Discours du premier ministre de la République populaire de Chine, Wen Jiabao, à la Diète du Japon, Tokyo, le 12 avril 2007
« Aujourd'hui, je suis ravi d'avoir la chance de prononcer un discours à la Diète de votre pays et de rencontrer les représentants et les conseillers des deux chambres. Je voudrais présenter mes salutations sincères et mes meilleurs souhaits aux invités ici présents et à tout le peuple japonais, et adresser mes remerciements sincères et mes hommages respectueux aux Japonais de divers milieux qui ont depuis longtemps contribué à l'amitié sino-japonaise.
C'est ma deuxième visite dans votre pays. La première a eu lieu il y a quinze ans, également en avril, lorsque les sakura sont en fleurs. Le sentiment amical que caresse le peuple japonais envers le peuple chinois m'avait profondément impressionné. Si, par ma visite aujourd'hui, je voudrais évaluer le nouveau développement du Japon, je souhaiterais aussi apporter une contribution à l'amélioration et au développement des relations Chine-Japon. Si la visite de votre premier ministre Shinzo Abe en Chine, en octobre dernier, a permis de briser la glace, j'espère que la mienne sera celle du dégel. « Pour l'amitié et la coopération », tel est le thème de mon discours d'aujourd'hui.
Pour étendre l'amitié et la coopération, il faut prolonger la tradition d'une amitié qui remonte loin dans l'histoire. Tout au long de plus de 2 000 ans d'échanges, les nations chinoise et nipponne se sont empruntés mutuellement, ce qui a favorisé le développement et le progrès de chacune d'elles.

▶ [Entrées d'annotation des contours]:
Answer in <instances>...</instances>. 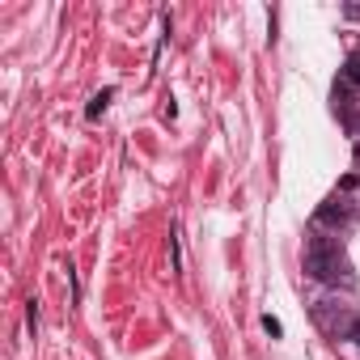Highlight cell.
Returning a JSON list of instances; mask_svg holds the SVG:
<instances>
[{"label": "cell", "instance_id": "cell-3", "mask_svg": "<svg viewBox=\"0 0 360 360\" xmlns=\"http://www.w3.org/2000/svg\"><path fill=\"white\" fill-rule=\"evenodd\" d=\"M343 81H347V85H360V51H352V56L343 60Z\"/></svg>", "mask_w": 360, "mask_h": 360}, {"label": "cell", "instance_id": "cell-4", "mask_svg": "<svg viewBox=\"0 0 360 360\" xmlns=\"http://www.w3.org/2000/svg\"><path fill=\"white\" fill-rule=\"evenodd\" d=\"M110 98H115V89H102V94H94V102H89V110H85V115H89V119H98V115L110 106Z\"/></svg>", "mask_w": 360, "mask_h": 360}, {"label": "cell", "instance_id": "cell-5", "mask_svg": "<svg viewBox=\"0 0 360 360\" xmlns=\"http://www.w3.org/2000/svg\"><path fill=\"white\" fill-rule=\"evenodd\" d=\"M26 326L39 330V301H26Z\"/></svg>", "mask_w": 360, "mask_h": 360}, {"label": "cell", "instance_id": "cell-8", "mask_svg": "<svg viewBox=\"0 0 360 360\" xmlns=\"http://www.w3.org/2000/svg\"><path fill=\"white\" fill-rule=\"evenodd\" d=\"M352 131H356V136H360V119H352Z\"/></svg>", "mask_w": 360, "mask_h": 360}, {"label": "cell", "instance_id": "cell-2", "mask_svg": "<svg viewBox=\"0 0 360 360\" xmlns=\"http://www.w3.org/2000/svg\"><path fill=\"white\" fill-rule=\"evenodd\" d=\"M322 229H347L352 221H356V212H352V204L347 200H326L322 208H318V217H314Z\"/></svg>", "mask_w": 360, "mask_h": 360}, {"label": "cell", "instance_id": "cell-6", "mask_svg": "<svg viewBox=\"0 0 360 360\" xmlns=\"http://www.w3.org/2000/svg\"><path fill=\"white\" fill-rule=\"evenodd\" d=\"M263 330H267L271 339H280V335H284V326H280V322H276L271 314H263Z\"/></svg>", "mask_w": 360, "mask_h": 360}, {"label": "cell", "instance_id": "cell-1", "mask_svg": "<svg viewBox=\"0 0 360 360\" xmlns=\"http://www.w3.org/2000/svg\"><path fill=\"white\" fill-rule=\"evenodd\" d=\"M305 271H309L314 280H322V284H347V288L356 284L343 246H339L335 238H326V233H314V238H309V246H305Z\"/></svg>", "mask_w": 360, "mask_h": 360}, {"label": "cell", "instance_id": "cell-7", "mask_svg": "<svg viewBox=\"0 0 360 360\" xmlns=\"http://www.w3.org/2000/svg\"><path fill=\"white\" fill-rule=\"evenodd\" d=\"M347 339H356V343H360V318H356V322L347 326Z\"/></svg>", "mask_w": 360, "mask_h": 360}]
</instances>
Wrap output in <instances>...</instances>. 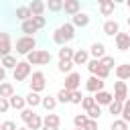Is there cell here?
Listing matches in <instances>:
<instances>
[{
    "label": "cell",
    "mask_w": 130,
    "mask_h": 130,
    "mask_svg": "<svg viewBox=\"0 0 130 130\" xmlns=\"http://www.w3.org/2000/svg\"><path fill=\"white\" fill-rule=\"evenodd\" d=\"M114 10H116V4H114L112 0H108V2H104V4H100V14H102V16H112V14H114Z\"/></svg>",
    "instance_id": "cb8c5ba5"
},
{
    "label": "cell",
    "mask_w": 130,
    "mask_h": 130,
    "mask_svg": "<svg viewBox=\"0 0 130 130\" xmlns=\"http://www.w3.org/2000/svg\"><path fill=\"white\" fill-rule=\"evenodd\" d=\"M73 53H75V49H71L69 45H61V49H59V59H71Z\"/></svg>",
    "instance_id": "d6a6232c"
},
{
    "label": "cell",
    "mask_w": 130,
    "mask_h": 130,
    "mask_svg": "<svg viewBox=\"0 0 130 130\" xmlns=\"http://www.w3.org/2000/svg\"><path fill=\"white\" fill-rule=\"evenodd\" d=\"M12 53V41L8 32H0V55H10Z\"/></svg>",
    "instance_id": "8fae6325"
},
{
    "label": "cell",
    "mask_w": 130,
    "mask_h": 130,
    "mask_svg": "<svg viewBox=\"0 0 130 130\" xmlns=\"http://www.w3.org/2000/svg\"><path fill=\"white\" fill-rule=\"evenodd\" d=\"M120 116H122L124 122H130V98H126V100L122 102V112H120Z\"/></svg>",
    "instance_id": "1f68e13d"
},
{
    "label": "cell",
    "mask_w": 130,
    "mask_h": 130,
    "mask_svg": "<svg viewBox=\"0 0 130 130\" xmlns=\"http://www.w3.org/2000/svg\"><path fill=\"white\" fill-rule=\"evenodd\" d=\"M128 26H130V16H128Z\"/></svg>",
    "instance_id": "11a10c76"
},
{
    "label": "cell",
    "mask_w": 130,
    "mask_h": 130,
    "mask_svg": "<svg viewBox=\"0 0 130 130\" xmlns=\"http://www.w3.org/2000/svg\"><path fill=\"white\" fill-rule=\"evenodd\" d=\"M104 55H106V45L100 43V41H95V43L89 47V57H91V59H102Z\"/></svg>",
    "instance_id": "2e32d148"
},
{
    "label": "cell",
    "mask_w": 130,
    "mask_h": 130,
    "mask_svg": "<svg viewBox=\"0 0 130 130\" xmlns=\"http://www.w3.org/2000/svg\"><path fill=\"white\" fill-rule=\"evenodd\" d=\"M100 63L104 65V67H108L110 71L114 69V65H116V61H114V57H110V55H104L102 59H100Z\"/></svg>",
    "instance_id": "74e56055"
},
{
    "label": "cell",
    "mask_w": 130,
    "mask_h": 130,
    "mask_svg": "<svg viewBox=\"0 0 130 130\" xmlns=\"http://www.w3.org/2000/svg\"><path fill=\"white\" fill-rule=\"evenodd\" d=\"M93 104H95L93 95H83V100H81V108H83L85 112H87V110H89V108H91Z\"/></svg>",
    "instance_id": "60d3db41"
},
{
    "label": "cell",
    "mask_w": 130,
    "mask_h": 130,
    "mask_svg": "<svg viewBox=\"0 0 130 130\" xmlns=\"http://www.w3.org/2000/svg\"><path fill=\"white\" fill-rule=\"evenodd\" d=\"M14 93V85L10 81H0V95L2 98H10Z\"/></svg>",
    "instance_id": "83f0119b"
},
{
    "label": "cell",
    "mask_w": 130,
    "mask_h": 130,
    "mask_svg": "<svg viewBox=\"0 0 130 130\" xmlns=\"http://www.w3.org/2000/svg\"><path fill=\"white\" fill-rule=\"evenodd\" d=\"M104 85H106V81H104V79H100L98 75H91V77L85 81V89H87L89 93H95V91L104 89Z\"/></svg>",
    "instance_id": "9c48e42d"
},
{
    "label": "cell",
    "mask_w": 130,
    "mask_h": 130,
    "mask_svg": "<svg viewBox=\"0 0 130 130\" xmlns=\"http://www.w3.org/2000/svg\"><path fill=\"white\" fill-rule=\"evenodd\" d=\"M32 49H37V39H35V37L22 35V37L16 39V53H18V55H26V53H30Z\"/></svg>",
    "instance_id": "277c9868"
},
{
    "label": "cell",
    "mask_w": 130,
    "mask_h": 130,
    "mask_svg": "<svg viewBox=\"0 0 130 130\" xmlns=\"http://www.w3.org/2000/svg\"><path fill=\"white\" fill-rule=\"evenodd\" d=\"M32 114H35V110L26 106V108H22V110H20V120H22V122L26 124V122L30 120V116H32Z\"/></svg>",
    "instance_id": "f35d334b"
},
{
    "label": "cell",
    "mask_w": 130,
    "mask_h": 130,
    "mask_svg": "<svg viewBox=\"0 0 130 130\" xmlns=\"http://www.w3.org/2000/svg\"><path fill=\"white\" fill-rule=\"evenodd\" d=\"M0 61H2V55H0Z\"/></svg>",
    "instance_id": "9f6ffc18"
},
{
    "label": "cell",
    "mask_w": 130,
    "mask_h": 130,
    "mask_svg": "<svg viewBox=\"0 0 130 130\" xmlns=\"http://www.w3.org/2000/svg\"><path fill=\"white\" fill-rule=\"evenodd\" d=\"M24 57H26V61H28L30 65H49L51 59H53V55H51L49 51H43V49H32V51L26 53Z\"/></svg>",
    "instance_id": "7a4b0ae2"
},
{
    "label": "cell",
    "mask_w": 130,
    "mask_h": 130,
    "mask_svg": "<svg viewBox=\"0 0 130 130\" xmlns=\"http://www.w3.org/2000/svg\"><path fill=\"white\" fill-rule=\"evenodd\" d=\"M30 73H32V65L24 59V61H18L16 63V67L12 69V77H14V81H26L28 77H30Z\"/></svg>",
    "instance_id": "3957f363"
},
{
    "label": "cell",
    "mask_w": 130,
    "mask_h": 130,
    "mask_svg": "<svg viewBox=\"0 0 130 130\" xmlns=\"http://www.w3.org/2000/svg\"><path fill=\"white\" fill-rule=\"evenodd\" d=\"M114 41H116V49H120V51H128L130 49V35L128 32H118L114 37Z\"/></svg>",
    "instance_id": "7c38bea8"
},
{
    "label": "cell",
    "mask_w": 130,
    "mask_h": 130,
    "mask_svg": "<svg viewBox=\"0 0 130 130\" xmlns=\"http://www.w3.org/2000/svg\"><path fill=\"white\" fill-rule=\"evenodd\" d=\"M81 100H83V93H81L79 89H73V91H71V100H69V104H81Z\"/></svg>",
    "instance_id": "b9f144b4"
},
{
    "label": "cell",
    "mask_w": 130,
    "mask_h": 130,
    "mask_svg": "<svg viewBox=\"0 0 130 130\" xmlns=\"http://www.w3.org/2000/svg\"><path fill=\"white\" fill-rule=\"evenodd\" d=\"M32 22L37 24V28L41 30V28H45V24H47V18L41 14V16H32Z\"/></svg>",
    "instance_id": "7bdbcfd3"
},
{
    "label": "cell",
    "mask_w": 130,
    "mask_h": 130,
    "mask_svg": "<svg viewBox=\"0 0 130 130\" xmlns=\"http://www.w3.org/2000/svg\"><path fill=\"white\" fill-rule=\"evenodd\" d=\"M108 110H110V114H112V116H120V112H122V102L112 100V102L108 104Z\"/></svg>",
    "instance_id": "836d02e7"
},
{
    "label": "cell",
    "mask_w": 130,
    "mask_h": 130,
    "mask_svg": "<svg viewBox=\"0 0 130 130\" xmlns=\"http://www.w3.org/2000/svg\"><path fill=\"white\" fill-rule=\"evenodd\" d=\"M93 100H95L98 106H108V104L114 100V93H112V91H106V89H100V91L93 93Z\"/></svg>",
    "instance_id": "30bf717a"
},
{
    "label": "cell",
    "mask_w": 130,
    "mask_h": 130,
    "mask_svg": "<svg viewBox=\"0 0 130 130\" xmlns=\"http://www.w3.org/2000/svg\"><path fill=\"white\" fill-rule=\"evenodd\" d=\"M28 8H30L32 16H41V14L45 12V2H43V0H32V2L28 4Z\"/></svg>",
    "instance_id": "603a6c76"
},
{
    "label": "cell",
    "mask_w": 130,
    "mask_h": 130,
    "mask_svg": "<svg viewBox=\"0 0 130 130\" xmlns=\"http://www.w3.org/2000/svg\"><path fill=\"white\" fill-rule=\"evenodd\" d=\"M124 4H126V6H128V8H130V0H126V2H124Z\"/></svg>",
    "instance_id": "f5cc1de1"
},
{
    "label": "cell",
    "mask_w": 130,
    "mask_h": 130,
    "mask_svg": "<svg viewBox=\"0 0 130 130\" xmlns=\"http://www.w3.org/2000/svg\"><path fill=\"white\" fill-rule=\"evenodd\" d=\"M41 130H59V128H57V126H45V124H43Z\"/></svg>",
    "instance_id": "c3c4849f"
},
{
    "label": "cell",
    "mask_w": 130,
    "mask_h": 130,
    "mask_svg": "<svg viewBox=\"0 0 130 130\" xmlns=\"http://www.w3.org/2000/svg\"><path fill=\"white\" fill-rule=\"evenodd\" d=\"M18 126H16V122H12V120H6V122H2L0 124V130H16Z\"/></svg>",
    "instance_id": "ee69618b"
},
{
    "label": "cell",
    "mask_w": 130,
    "mask_h": 130,
    "mask_svg": "<svg viewBox=\"0 0 130 130\" xmlns=\"http://www.w3.org/2000/svg\"><path fill=\"white\" fill-rule=\"evenodd\" d=\"M73 61L71 59H59V63H57V71H61V73H69V71H73Z\"/></svg>",
    "instance_id": "7402d4cb"
},
{
    "label": "cell",
    "mask_w": 130,
    "mask_h": 130,
    "mask_svg": "<svg viewBox=\"0 0 130 130\" xmlns=\"http://www.w3.org/2000/svg\"><path fill=\"white\" fill-rule=\"evenodd\" d=\"M126 98H128V85H126V81L118 79V81L114 83V100H118V102H124Z\"/></svg>",
    "instance_id": "ba28073f"
},
{
    "label": "cell",
    "mask_w": 130,
    "mask_h": 130,
    "mask_svg": "<svg viewBox=\"0 0 130 130\" xmlns=\"http://www.w3.org/2000/svg\"><path fill=\"white\" fill-rule=\"evenodd\" d=\"M116 77L118 79H122V81H126V79H130V63H122V65H116Z\"/></svg>",
    "instance_id": "ffe728a7"
},
{
    "label": "cell",
    "mask_w": 130,
    "mask_h": 130,
    "mask_svg": "<svg viewBox=\"0 0 130 130\" xmlns=\"http://www.w3.org/2000/svg\"><path fill=\"white\" fill-rule=\"evenodd\" d=\"M16 130H30V128H28V126H26V124H24V126H18V128H16Z\"/></svg>",
    "instance_id": "681fc988"
},
{
    "label": "cell",
    "mask_w": 130,
    "mask_h": 130,
    "mask_svg": "<svg viewBox=\"0 0 130 130\" xmlns=\"http://www.w3.org/2000/svg\"><path fill=\"white\" fill-rule=\"evenodd\" d=\"M4 79H6V69L0 65V81H4Z\"/></svg>",
    "instance_id": "7dc6e473"
},
{
    "label": "cell",
    "mask_w": 130,
    "mask_h": 130,
    "mask_svg": "<svg viewBox=\"0 0 130 130\" xmlns=\"http://www.w3.org/2000/svg\"><path fill=\"white\" fill-rule=\"evenodd\" d=\"M110 130H128V122H124L122 118H114Z\"/></svg>",
    "instance_id": "d590c367"
},
{
    "label": "cell",
    "mask_w": 130,
    "mask_h": 130,
    "mask_svg": "<svg viewBox=\"0 0 130 130\" xmlns=\"http://www.w3.org/2000/svg\"><path fill=\"white\" fill-rule=\"evenodd\" d=\"M89 22H91V16H89L87 12H81V10H79V12H75V14L71 16V24H73V26L85 28V26H87Z\"/></svg>",
    "instance_id": "52a82bcc"
},
{
    "label": "cell",
    "mask_w": 130,
    "mask_h": 130,
    "mask_svg": "<svg viewBox=\"0 0 130 130\" xmlns=\"http://www.w3.org/2000/svg\"><path fill=\"white\" fill-rule=\"evenodd\" d=\"M14 14H16V18H18L20 22H22V20H28V18L32 16V12H30V8H28V6H18Z\"/></svg>",
    "instance_id": "d4e9b609"
},
{
    "label": "cell",
    "mask_w": 130,
    "mask_h": 130,
    "mask_svg": "<svg viewBox=\"0 0 130 130\" xmlns=\"http://www.w3.org/2000/svg\"><path fill=\"white\" fill-rule=\"evenodd\" d=\"M28 87H30V91H37V93L45 91V87H47V77H45V73H43V71H32V73H30Z\"/></svg>",
    "instance_id": "5b68a950"
},
{
    "label": "cell",
    "mask_w": 130,
    "mask_h": 130,
    "mask_svg": "<svg viewBox=\"0 0 130 130\" xmlns=\"http://www.w3.org/2000/svg\"><path fill=\"white\" fill-rule=\"evenodd\" d=\"M87 118H91V120H100V116H102V106H98V104H93L87 112Z\"/></svg>",
    "instance_id": "e575fe53"
},
{
    "label": "cell",
    "mask_w": 130,
    "mask_h": 130,
    "mask_svg": "<svg viewBox=\"0 0 130 130\" xmlns=\"http://www.w3.org/2000/svg\"><path fill=\"white\" fill-rule=\"evenodd\" d=\"M16 63H18V61H16V57H14L12 53H10V55H4V57H2V61H0V65H2L4 69H14V67H16Z\"/></svg>",
    "instance_id": "484cf974"
},
{
    "label": "cell",
    "mask_w": 130,
    "mask_h": 130,
    "mask_svg": "<svg viewBox=\"0 0 130 130\" xmlns=\"http://www.w3.org/2000/svg\"><path fill=\"white\" fill-rule=\"evenodd\" d=\"M55 98H57V102H59V104H69V100H71V91H69V89H65V87H61V89L57 91V95H55Z\"/></svg>",
    "instance_id": "4dcf8cb0"
},
{
    "label": "cell",
    "mask_w": 130,
    "mask_h": 130,
    "mask_svg": "<svg viewBox=\"0 0 130 130\" xmlns=\"http://www.w3.org/2000/svg\"><path fill=\"white\" fill-rule=\"evenodd\" d=\"M10 110V104H8V98H2L0 95V114H6Z\"/></svg>",
    "instance_id": "f6af8a7d"
},
{
    "label": "cell",
    "mask_w": 130,
    "mask_h": 130,
    "mask_svg": "<svg viewBox=\"0 0 130 130\" xmlns=\"http://www.w3.org/2000/svg\"><path fill=\"white\" fill-rule=\"evenodd\" d=\"M26 126H28L30 130H41V126H43V118H41L39 114H32L30 120L26 122Z\"/></svg>",
    "instance_id": "f1b7e54d"
},
{
    "label": "cell",
    "mask_w": 130,
    "mask_h": 130,
    "mask_svg": "<svg viewBox=\"0 0 130 130\" xmlns=\"http://www.w3.org/2000/svg\"><path fill=\"white\" fill-rule=\"evenodd\" d=\"M8 104H10V108L12 110H22V108H26V102H24V95H18V93H12L10 98H8Z\"/></svg>",
    "instance_id": "e0dca14e"
},
{
    "label": "cell",
    "mask_w": 130,
    "mask_h": 130,
    "mask_svg": "<svg viewBox=\"0 0 130 130\" xmlns=\"http://www.w3.org/2000/svg\"><path fill=\"white\" fill-rule=\"evenodd\" d=\"M112 2H114V4H124L126 0H112Z\"/></svg>",
    "instance_id": "f907efd6"
},
{
    "label": "cell",
    "mask_w": 130,
    "mask_h": 130,
    "mask_svg": "<svg viewBox=\"0 0 130 130\" xmlns=\"http://www.w3.org/2000/svg\"><path fill=\"white\" fill-rule=\"evenodd\" d=\"M102 30H104V35H108V37H116L118 32H120V24H118V20H106L104 22V26H102Z\"/></svg>",
    "instance_id": "5bb4252c"
},
{
    "label": "cell",
    "mask_w": 130,
    "mask_h": 130,
    "mask_svg": "<svg viewBox=\"0 0 130 130\" xmlns=\"http://www.w3.org/2000/svg\"><path fill=\"white\" fill-rule=\"evenodd\" d=\"M75 39V26L71 24V22H63L61 26H57L55 28V32H53V43L55 45H67V43H71Z\"/></svg>",
    "instance_id": "6da1fadb"
},
{
    "label": "cell",
    "mask_w": 130,
    "mask_h": 130,
    "mask_svg": "<svg viewBox=\"0 0 130 130\" xmlns=\"http://www.w3.org/2000/svg\"><path fill=\"white\" fill-rule=\"evenodd\" d=\"M57 104H59V102H57L55 95H43V98H41V106H43L47 112H53V110L57 108Z\"/></svg>",
    "instance_id": "44dd1931"
},
{
    "label": "cell",
    "mask_w": 130,
    "mask_h": 130,
    "mask_svg": "<svg viewBox=\"0 0 130 130\" xmlns=\"http://www.w3.org/2000/svg\"><path fill=\"white\" fill-rule=\"evenodd\" d=\"M79 85H81V75H79L77 71H69V73L65 75L63 87L69 89V91H73V89H79Z\"/></svg>",
    "instance_id": "8992f818"
},
{
    "label": "cell",
    "mask_w": 130,
    "mask_h": 130,
    "mask_svg": "<svg viewBox=\"0 0 130 130\" xmlns=\"http://www.w3.org/2000/svg\"><path fill=\"white\" fill-rule=\"evenodd\" d=\"M20 30H22L24 35H28V37H35V32H39L37 24L32 22V16H30L28 20H22V22H20Z\"/></svg>",
    "instance_id": "ac0fdd59"
},
{
    "label": "cell",
    "mask_w": 130,
    "mask_h": 130,
    "mask_svg": "<svg viewBox=\"0 0 130 130\" xmlns=\"http://www.w3.org/2000/svg\"><path fill=\"white\" fill-rule=\"evenodd\" d=\"M104 2H108V0H98V4H104Z\"/></svg>",
    "instance_id": "816d5d0a"
},
{
    "label": "cell",
    "mask_w": 130,
    "mask_h": 130,
    "mask_svg": "<svg viewBox=\"0 0 130 130\" xmlns=\"http://www.w3.org/2000/svg\"><path fill=\"white\" fill-rule=\"evenodd\" d=\"M43 124H45V126H57V128H59V124H61V118H59L57 114L49 112V114L43 118Z\"/></svg>",
    "instance_id": "4316f807"
},
{
    "label": "cell",
    "mask_w": 130,
    "mask_h": 130,
    "mask_svg": "<svg viewBox=\"0 0 130 130\" xmlns=\"http://www.w3.org/2000/svg\"><path fill=\"white\" fill-rule=\"evenodd\" d=\"M83 130H98V120H87L85 122V126H83Z\"/></svg>",
    "instance_id": "bcb514c9"
},
{
    "label": "cell",
    "mask_w": 130,
    "mask_h": 130,
    "mask_svg": "<svg viewBox=\"0 0 130 130\" xmlns=\"http://www.w3.org/2000/svg\"><path fill=\"white\" fill-rule=\"evenodd\" d=\"M75 130H83V128H77V126H75Z\"/></svg>",
    "instance_id": "db71d44e"
},
{
    "label": "cell",
    "mask_w": 130,
    "mask_h": 130,
    "mask_svg": "<svg viewBox=\"0 0 130 130\" xmlns=\"http://www.w3.org/2000/svg\"><path fill=\"white\" fill-rule=\"evenodd\" d=\"M41 98H43L41 93H37V91H28V93L24 95V102H26V106H28V108H32V110H35V108H39V106H41Z\"/></svg>",
    "instance_id": "d6986e66"
},
{
    "label": "cell",
    "mask_w": 130,
    "mask_h": 130,
    "mask_svg": "<svg viewBox=\"0 0 130 130\" xmlns=\"http://www.w3.org/2000/svg\"><path fill=\"white\" fill-rule=\"evenodd\" d=\"M87 120H89V118H87V114H75V116H73V124H75L77 128H83Z\"/></svg>",
    "instance_id": "8d00e7d4"
},
{
    "label": "cell",
    "mask_w": 130,
    "mask_h": 130,
    "mask_svg": "<svg viewBox=\"0 0 130 130\" xmlns=\"http://www.w3.org/2000/svg\"><path fill=\"white\" fill-rule=\"evenodd\" d=\"M93 75H98L100 79H108V75H110V69H108V67H104V65L100 63V67L95 69V73H93Z\"/></svg>",
    "instance_id": "ab89813d"
},
{
    "label": "cell",
    "mask_w": 130,
    "mask_h": 130,
    "mask_svg": "<svg viewBox=\"0 0 130 130\" xmlns=\"http://www.w3.org/2000/svg\"><path fill=\"white\" fill-rule=\"evenodd\" d=\"M89 59H91V57H89V51H85V49H77V51L73 53V57H71L73 65H85Z\"/></svg>",
    "instance_id": "9a60e30c"
},
{
    "label": "cell",
    "mask_w": 130,
    "mask_h": 130,
    "mask_svg": "<svg viewBox=\"0 0 130 130\" xmlns=\"http://www.w3.org/2000/svg\"><path fill=\"white\" fill-rule=\"evenodd\" d=\"M79 10H81V2L79 0H63V12L67 16H73Z\"/></svg>",
    "instance_id": "4fadbf2b"
},
{
    "label": "cell",
    "mask_w": 130,
    "mask_h": 130,
    "mask_svg": "<svg viewBox=\"0 0 130 130\" xmlns=\"http://www.w3.org/2000/svg\"><path fill=\"white\" fill-rule=\"evenodd\" d=\"M45 8H49V12H61L63 10V0H47Z\"/></svg>",
    "instance_id": "f546056e"
}]
</instances>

▶ [Consigne A]: Extrayez du discours le passage qui commence par « Pour étendre l'amitié » et se poursuit jusqu'à « de chacune d'elles. ».
▶ [Consigne B]: Relevez dans le discours toutes les indications temporelles qui mentionnent un mois ou un nombre d'années.

▶ [Réponse attendue A]:
Pour étendre l'amitié et la coopération, il faut prolonger la tradition d'une amitié qui remonte loin dans l'histoire. Tout au long de plus de 2 000 ans d'échanges, les nations chinoise et nipponne se sont empruntés mutuellement, ce qui a favorisé le développement et le progrès de chacune d'elles.

▶ [Réponse attendue B]:
- le 12 avril 2007
- il y a quinze ans
- en avril
- en octobre dernier
- plus de 2 000 ans